The crash dump format has a limit of 42 (64 bits) and 86 (32 bits) physical address ranges. On some systems, the BIOS memory card may contain more than this number of non-contiguous regions. When a dump file is created on this machine, only the first 42 (64 bit) or 86 (32 bit) memory areas are stored in the file. The kernel and the complete memory dump of a Windows system may not contain all of the system memory.
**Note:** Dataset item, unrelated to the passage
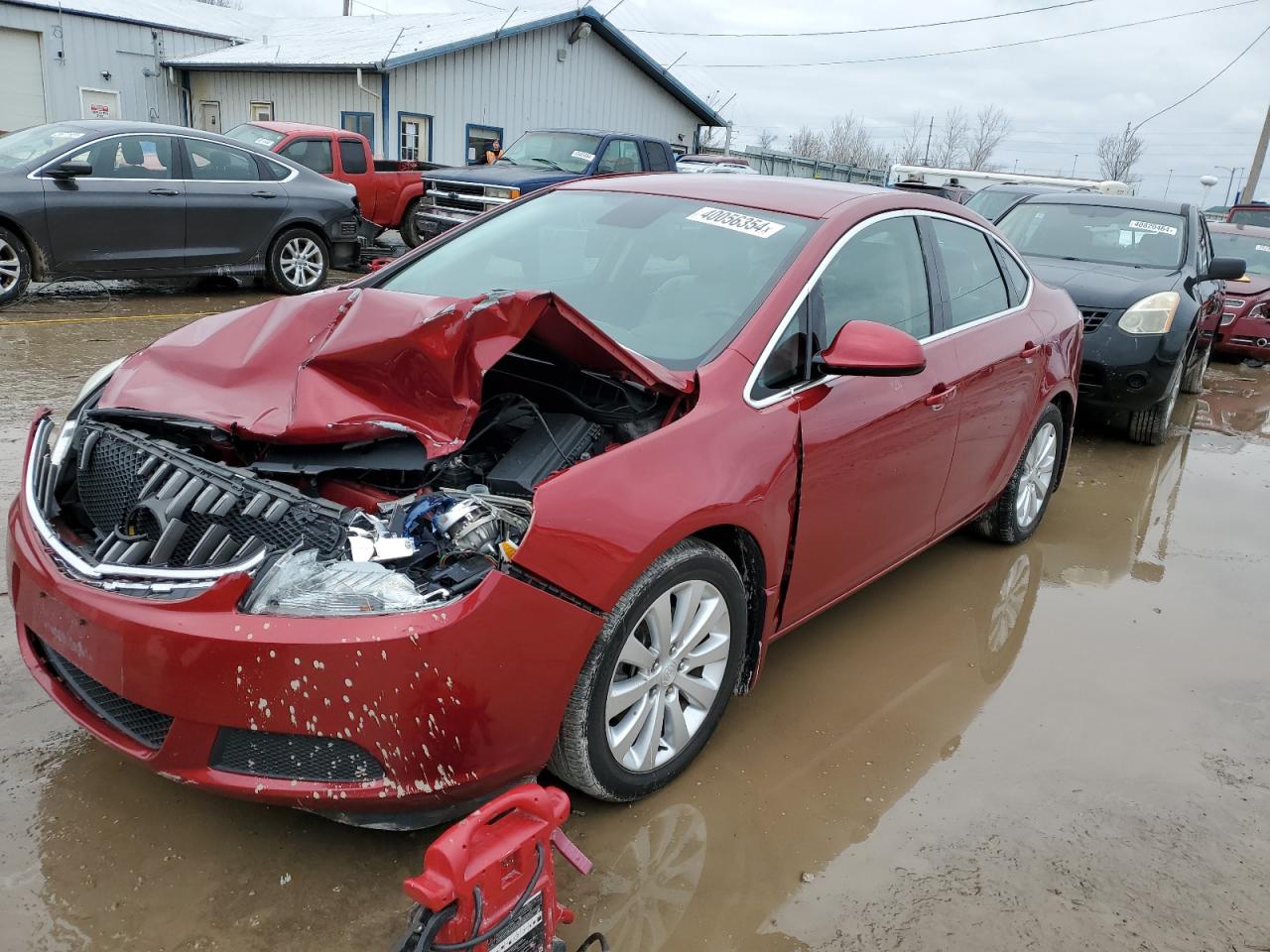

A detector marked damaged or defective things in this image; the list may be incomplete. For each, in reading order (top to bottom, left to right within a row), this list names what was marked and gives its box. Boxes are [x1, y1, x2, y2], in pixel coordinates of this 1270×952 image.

If you open a dump file created on certain systems using Windows debugging tools (windbg.exe), you may receive an error message :

WARNING : Dump header physical memory block was truncated. Some valid physical pages may be inaccessible.

To avoid the problem, the OEM of the system concerned should change the firmware memory card to ensure that the number of physically contiguous physical memory areas exposed to the operating system does not exceed the above limits, explains KB2510168.

Sysinternale RamMap

The number of physical memory areas on a system can be determined with the Sysinternals RamMap tool. After downloading and running RamMap.exe, click the Physical Zones tab. Counting the number of beaches listed checks the number of physical beaches on a particular system.

RAMMap is an advanced utility for analyzing physical memory usage under Windows Vista and later. It displays usage information in different ways on its different tabs:

  • Use counts : Overview of usage by type and pagination list
  • Process: Working set sizes
  • Priority summary : Prioritized reserve list sizes
  • Physical pages : Use per page for all physical memory
  • Physical areas : Physical memory addresses
  • File summary :
  • File Details: Individual physical pages per file
  • Use RAMMap to understand how Windows manages memory to analyze application memory usage or to answer specific questions about how RAM is allocated.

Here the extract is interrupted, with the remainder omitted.